▶ WRITTEN REQUEST: Go through the entries and transcribe each one exactly, dropping the pictures.

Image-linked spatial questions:
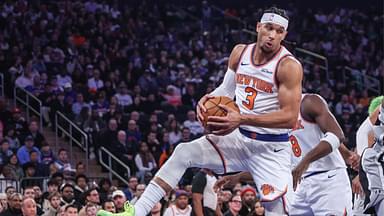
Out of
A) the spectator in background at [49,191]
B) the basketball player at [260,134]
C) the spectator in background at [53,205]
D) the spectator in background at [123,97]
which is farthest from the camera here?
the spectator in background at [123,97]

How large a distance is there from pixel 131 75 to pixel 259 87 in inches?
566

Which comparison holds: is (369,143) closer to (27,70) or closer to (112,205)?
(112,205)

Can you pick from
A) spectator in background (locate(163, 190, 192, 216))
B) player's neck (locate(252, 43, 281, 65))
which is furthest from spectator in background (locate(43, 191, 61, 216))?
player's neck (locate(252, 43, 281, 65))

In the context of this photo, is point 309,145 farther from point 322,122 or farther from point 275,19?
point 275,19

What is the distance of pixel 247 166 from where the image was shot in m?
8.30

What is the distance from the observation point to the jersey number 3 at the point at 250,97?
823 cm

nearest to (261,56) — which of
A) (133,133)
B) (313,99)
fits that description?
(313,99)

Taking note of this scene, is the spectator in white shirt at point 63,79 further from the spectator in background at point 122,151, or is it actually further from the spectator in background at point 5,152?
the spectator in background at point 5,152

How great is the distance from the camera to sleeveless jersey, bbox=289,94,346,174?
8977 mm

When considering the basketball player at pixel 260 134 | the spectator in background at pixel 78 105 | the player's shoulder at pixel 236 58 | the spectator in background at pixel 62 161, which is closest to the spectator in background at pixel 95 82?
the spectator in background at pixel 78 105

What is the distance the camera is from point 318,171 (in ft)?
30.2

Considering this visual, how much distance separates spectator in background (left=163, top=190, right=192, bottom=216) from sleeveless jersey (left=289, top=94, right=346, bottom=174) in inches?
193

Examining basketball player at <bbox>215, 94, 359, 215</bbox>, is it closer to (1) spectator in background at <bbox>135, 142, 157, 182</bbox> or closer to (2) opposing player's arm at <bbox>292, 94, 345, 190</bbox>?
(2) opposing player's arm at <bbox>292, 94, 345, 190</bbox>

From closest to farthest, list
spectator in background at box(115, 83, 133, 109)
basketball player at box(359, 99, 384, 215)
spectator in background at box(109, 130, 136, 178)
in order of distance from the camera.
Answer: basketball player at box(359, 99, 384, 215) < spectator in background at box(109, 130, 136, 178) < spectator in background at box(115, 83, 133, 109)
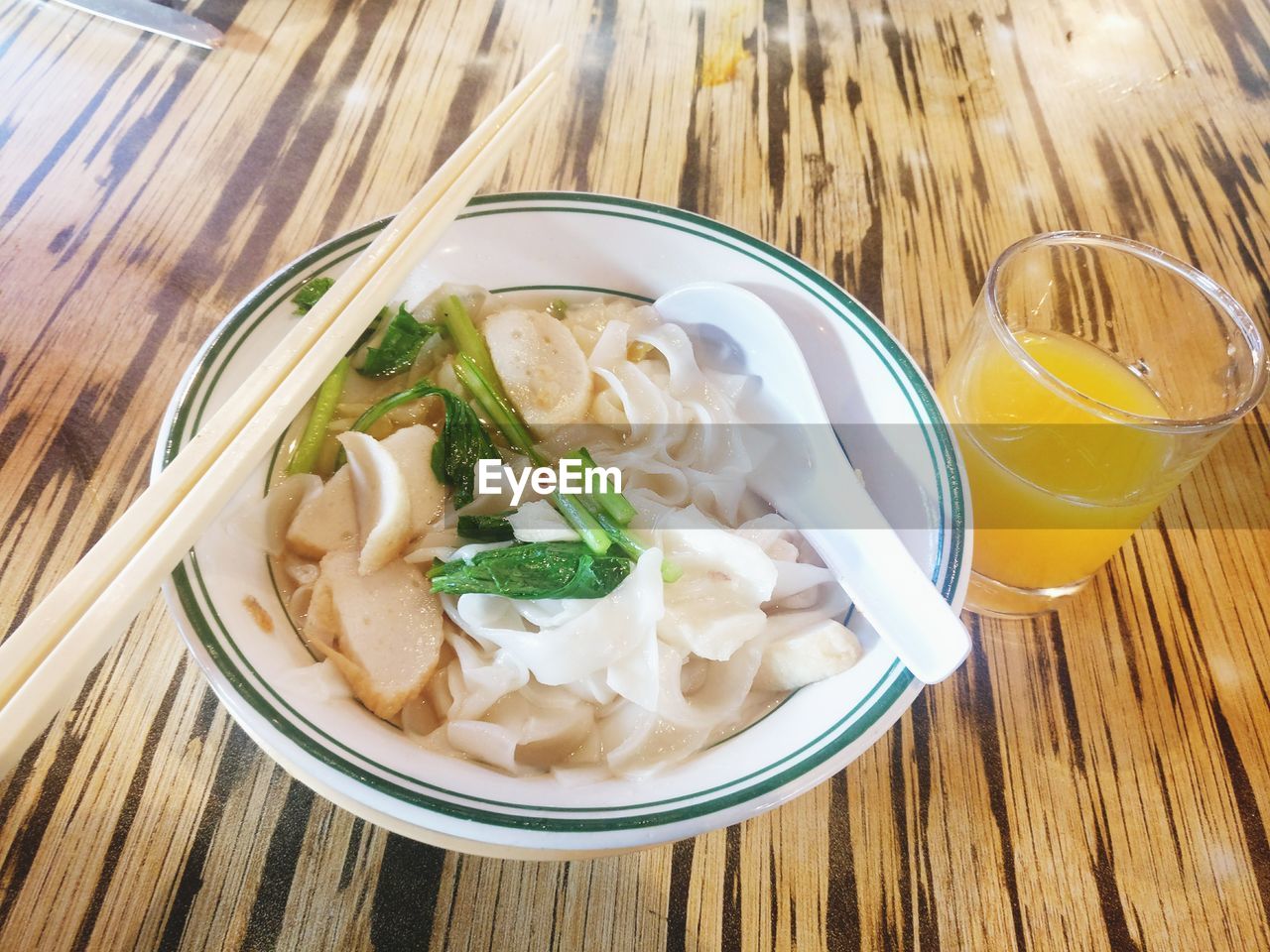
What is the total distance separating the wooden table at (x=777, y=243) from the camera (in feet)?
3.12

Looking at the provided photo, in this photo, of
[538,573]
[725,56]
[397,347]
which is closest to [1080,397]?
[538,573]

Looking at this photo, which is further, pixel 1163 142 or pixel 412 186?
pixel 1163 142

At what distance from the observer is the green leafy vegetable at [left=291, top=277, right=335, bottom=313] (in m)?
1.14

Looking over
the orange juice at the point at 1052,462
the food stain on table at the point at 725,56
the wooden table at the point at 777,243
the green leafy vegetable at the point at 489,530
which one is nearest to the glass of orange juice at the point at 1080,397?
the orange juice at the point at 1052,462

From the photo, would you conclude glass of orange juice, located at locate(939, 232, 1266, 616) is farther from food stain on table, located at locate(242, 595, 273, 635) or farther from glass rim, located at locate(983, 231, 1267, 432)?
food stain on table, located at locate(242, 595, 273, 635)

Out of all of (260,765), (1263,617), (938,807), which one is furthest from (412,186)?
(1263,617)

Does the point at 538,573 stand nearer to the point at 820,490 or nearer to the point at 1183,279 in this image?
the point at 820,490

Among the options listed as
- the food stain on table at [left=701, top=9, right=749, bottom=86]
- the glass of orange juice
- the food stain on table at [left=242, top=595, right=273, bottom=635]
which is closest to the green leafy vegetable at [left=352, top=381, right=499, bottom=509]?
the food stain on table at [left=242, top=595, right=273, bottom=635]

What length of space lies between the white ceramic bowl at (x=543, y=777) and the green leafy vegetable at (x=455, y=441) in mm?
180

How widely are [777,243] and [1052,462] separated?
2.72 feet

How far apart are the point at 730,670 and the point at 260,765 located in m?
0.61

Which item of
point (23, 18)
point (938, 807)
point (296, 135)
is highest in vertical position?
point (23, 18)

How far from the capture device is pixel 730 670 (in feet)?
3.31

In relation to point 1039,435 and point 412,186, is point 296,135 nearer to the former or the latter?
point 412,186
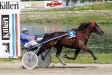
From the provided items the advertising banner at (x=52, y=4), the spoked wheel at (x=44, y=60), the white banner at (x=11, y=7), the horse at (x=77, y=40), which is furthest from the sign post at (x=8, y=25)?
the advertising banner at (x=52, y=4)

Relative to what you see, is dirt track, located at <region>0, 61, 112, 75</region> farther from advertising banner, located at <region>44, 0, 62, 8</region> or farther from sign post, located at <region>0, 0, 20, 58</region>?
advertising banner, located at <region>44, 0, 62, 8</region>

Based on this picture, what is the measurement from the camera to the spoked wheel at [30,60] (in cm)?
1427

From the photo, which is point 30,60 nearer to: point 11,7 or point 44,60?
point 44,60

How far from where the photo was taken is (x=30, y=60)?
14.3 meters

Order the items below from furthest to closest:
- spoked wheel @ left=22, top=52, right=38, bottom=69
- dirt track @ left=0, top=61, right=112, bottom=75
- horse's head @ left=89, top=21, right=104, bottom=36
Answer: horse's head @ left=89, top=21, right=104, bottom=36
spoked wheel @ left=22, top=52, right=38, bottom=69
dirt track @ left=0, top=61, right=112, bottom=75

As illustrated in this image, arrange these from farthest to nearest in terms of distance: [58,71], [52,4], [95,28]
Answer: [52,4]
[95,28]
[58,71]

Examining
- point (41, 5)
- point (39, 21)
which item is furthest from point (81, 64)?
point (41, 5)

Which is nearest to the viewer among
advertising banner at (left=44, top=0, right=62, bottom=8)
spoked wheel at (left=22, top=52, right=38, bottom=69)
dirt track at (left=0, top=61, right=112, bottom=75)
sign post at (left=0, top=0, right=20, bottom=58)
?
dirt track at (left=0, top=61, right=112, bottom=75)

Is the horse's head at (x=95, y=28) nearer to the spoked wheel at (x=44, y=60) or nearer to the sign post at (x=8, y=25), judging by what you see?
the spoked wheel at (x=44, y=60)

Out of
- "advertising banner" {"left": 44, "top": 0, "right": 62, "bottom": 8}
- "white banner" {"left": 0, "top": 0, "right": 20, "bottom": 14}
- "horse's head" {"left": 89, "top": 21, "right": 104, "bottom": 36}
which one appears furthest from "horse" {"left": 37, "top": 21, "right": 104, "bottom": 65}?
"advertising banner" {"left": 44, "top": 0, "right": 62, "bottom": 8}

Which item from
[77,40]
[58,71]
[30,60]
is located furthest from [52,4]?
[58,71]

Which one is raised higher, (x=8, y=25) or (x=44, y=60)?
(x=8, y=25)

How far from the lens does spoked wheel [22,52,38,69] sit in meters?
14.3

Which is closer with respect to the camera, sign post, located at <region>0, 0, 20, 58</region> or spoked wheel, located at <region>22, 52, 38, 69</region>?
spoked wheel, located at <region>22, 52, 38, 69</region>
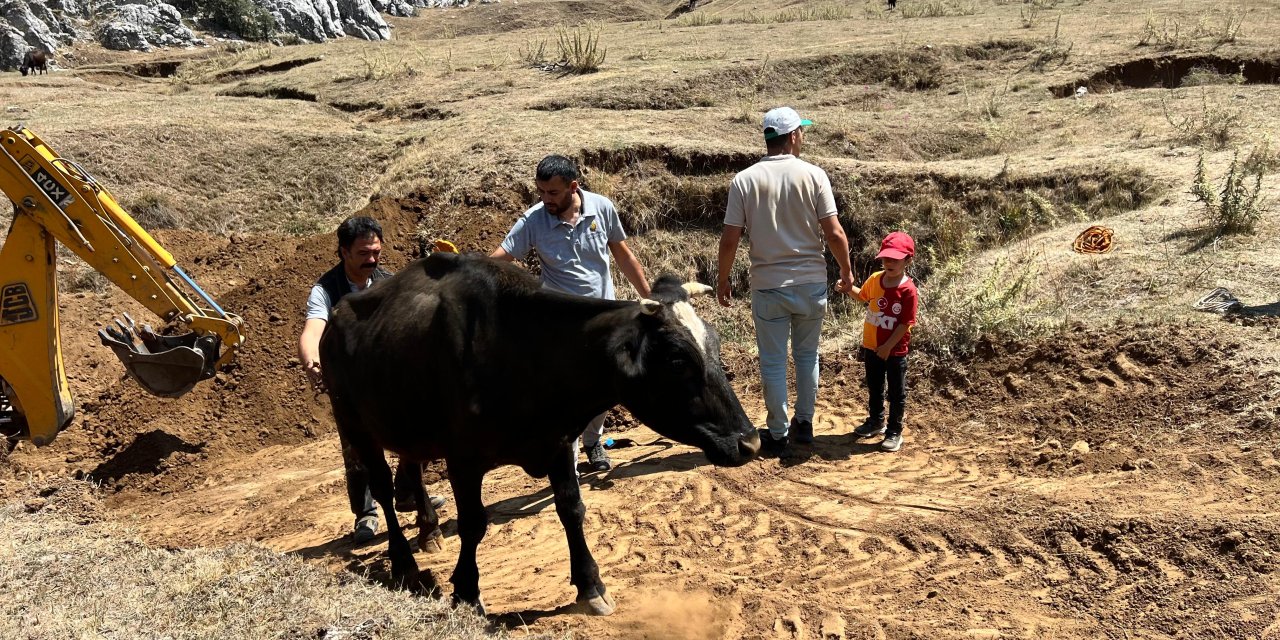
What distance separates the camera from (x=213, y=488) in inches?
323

▶ WRITTEN RESPONSE:
Out of
A) the spectator in background at [49,191]
B) the basketball player at [260,134]
C) the spectator in background at [53,205]
D) the spectator in background at [123,97]
which is farthest from the camera here?
the spectator in background at [123,97]

How large a distance is there from pixel 131 75 to pixel 259 87 in inches?
566

Which comparison holds: is (369,143) closer to (27,70) or closer to (112,205)?
(112,205)

Can you pick from
A) spectator in background (locate(163, 190, 192, 216))
B) player's neck (locate(252, 43, 281, 65))
which is furthest from spectator in background (locate(43, 191, 61, 216))?
player's neck (locate(252, 43, 281, 65))

In the context of this photo, is point 309,145 farther from point 322,122 or farther from point 275,19?
point 275,19

What is the distance of pixel 247 166 from where the image was shot in m?
8.30

What is the distance from the observation point to the jersey number 3 at the point at 250,97?
823 cm

nearest to (261,56) — which of
A) (133,133)
B) (313,99)
fits that description?
(313,99)

Taking note of this scene, is the spectator in white shirt at point 63,79 further from the spectator in background at point 122,151, or is it actually further from the spectator in background at point 5,152?
the spectator in background at point 5,152

How great is the distance from the camera to sleeveless jersey, bbox=289,94,346,174?
8977 mm

When considering the basketball player at pixel 260 134 | the spectator in background at pixel 78 105 | the player's shoulder at pixel 236 58 | the spectator in background at pixel 62 161, which is closest to the spectator in background at pixel 95 82?
the spectator in background at pixel 78 105

What is the distance the camera is from point 318,171 (in ft)?
30.2

Considering this visual, how much distance separates spectator in background (left=163, top=190, right=192, bottom=216) from sleeveless jersey (left=289, top=94, right=346, bottom=174) in inches?
193

Examining basketball player at <bbox>215, 94, 359, 215</bbox>, is it closer to (1) spectator in background at <bbox>135, 142, 157, 182</bbox> or closer to (2) opposing player's arm at <bbox>292, 94, 345, 190</bbox>?
(2) opposing player's arm at <bbox>292, 94, 345, 190</bbox>

From closest to farthest, list
spectator in background at box(115, 83, 133, 109)
basketball player at box(359, 99, 384, 215)
spectator in background at box(109, 130, 136, 178)
in order of distance from the camera.
Answer: basketball player at box(359, 99, 384, 215) < spectator in background at box(109, 130, 136, 178) < spectator in background at box(115, 83, 133, 109)
What is the total distance separating the wooden table at (x=777, y=243) from the camera (in feet)?
3.12

Looking at the provided photo, in this photo, of
[538,573]
[725,56]
[397,347]
which is closest to [1080,397]?
[538,573]

Looking at this photo, which is further, pixel 1163 142 or pixel 412 186?
pixel 1163 142

At what distance from the observer is the green leafy vegetable at [left=291, top=277, right=335, bottom=313] (in m)?
1.14

Looking over
the orange juice at the point at 1052,462
the food stain on table at the point at 725,56
the wooden table at the point at 777,243
the green leafy vegetable at the point at 489,530
which one is nearest to the glass of orange juice at the point at 1080,397?
the orange juice at the point at 1052,462

From the photo, would you conclude glass of orange juice, located at locate(939, 232, 1266, 616) is farther from food stain on table, located at locate(242, 595, 273, 635) or farther from glass rim, located at locate(983, 231, 1267, 432)?
food stain on table, located at locate(242, 595, 273, 635)

Out of all of (260,765), (1263,617), (938,807), which one is furthest from (412,186)?
(1263,617)

Does the point at 538,573 stand nearer to the point at 820,490 or nearer to the point at 1183,279 in this image?
the point at 820,490

Among the options listed as
- the food stain on table at [left=701, top=9, right=749, bottom=86]
- the glass of orange juice
- the food stain on table at [left=242, top=595, right=273, bottom=635]
which is closest to the green leafy vegetable at [left=352, top=381, right=499, bottom=509]?
the food stain on table at [left=242, top=595, right=273, bottom=635]

What length of space lies between the white ceramic bowl at (x=543, y=777) and the green leafy vegetable at (x=455, y=441) in mm?
180

How widely are [777,243] and [1052,462] separated?
2.72 feet

How far apart are the point at 730,670 and the point at 260,765 located in m?
0.61

Which item of
point (23, 18)
point (938, 807)
point (296, 135)
is highest in vertical position?
point (23, 18)

How far from the capture device is pixel 730 670 (in feet)?
3.31

In relation to point 1039,435 and point 412,186, is point 296,135 nearer to the former or the latter?
point 412,186
From the provided items the advertising banner at (x=52, y=4), the spoked wheel at (x=44, y=60), the white banner at (x=11, y=7), the horse at (x=77, y=40), which is furthest from the sign post at (x=8, y=25)?
the advertising banner at (x=52, y=4)

Relative to what you see, is dirt track, located at <region>0, 61, 112, 75</region> farther from advertising banner, located at <region>44, 0, 62, 8</region> or farther from sign post, located at <region>0, 0, 20, 58</region>?
advertising banner, located at <region>44, 0, 62, 8</region>

Based on this picture, what is the measurement from the camera to the spoked wheel at [30,60] (in cm)?
1427

From the photo, which is point 30,60 nearer to: point 11,7 or point 44,60?
point 44,60

How far from where the photo was taken is (x=30, y=60)?
14.3 meters

Order the items below from furthest to closest:
- spoked wheel @ left=22, top=52, right=38, bottom=69
- dirt track @ left=0, top=61, right=112, bottom=75
- horse's head @ left=89, top=21, right=104, bottom=36
Answer: horse's head @ left=89, top=21, right=104, bottom=36
spoked wheel @ left=22, top=52, right=38, bottom=69
dirt track @ left=0, top=61, right=112, bottom=75

As illustrated in this image, arrange these from farthest to nearest in terms of distance: [58,71], [52,4], [95,28]
Answer: [52,4]
[95,28]
[58,71]

Examining
- point (41, 5)
- point (39, 21)
which item is furthest from point (81, 64)?
point (41, 5)

Which is nearest to the viewer among
advertising banner at (left=44, top=0, right=62, bottom=8)
spoked wheel at (left=22, top=52, right=38, bottom=69)
dirt track at (left=0, top=61, right=112, bottom=75)
sign post at (left=0, top=0, right=20, bottom=58)
?
dirt track at (left=0, top=61, right=112, bottom=75)

Is the horse's head at (x=95, y=28) nearer to the spoked wheel at (x=44, y=60) or nearer to the sign post at (x=8, y=25), judging by what you see?
the spoked wheel at (x=44, y=60)

Out of
- "advertising banner" {"left": 44, "top": 0, "right": 62, "bottom": 8}
- "white banner" {"left": 0, "top": 0, "right": 20, "bottom": 14}
- "horse's head" {"left": 89, "top": 21, "right": 104, "bottom": 36}
which one appears furthest from "horse" {"left": 37, "top": 21, "right": 104, "bottom": 65}?
"advertising banner" {"left": 44, "top": 0, "right": 62, "bottom": 8}

Which item from
[77,40]
[58,71]
[30,60]
is located furthest from [52,4]?
[58,71]

Which one is raised higher, (x=8, y=25) or (x=44, y=60)?
(x=8, y=25)

How far from the lens does spoked wheel [22,52,38,69] sit in meters?
14.3

Which is closer with respect to the camera, sign post, located at <region>0, 0, 20, 58</region> or spoked wheel, located at <region>22, 52, 38, 69</region>?
spoked wheel, located at <region>22, 52, 38, 69</region>
What distance separates the camera from (x=213, y=488) in inches?
323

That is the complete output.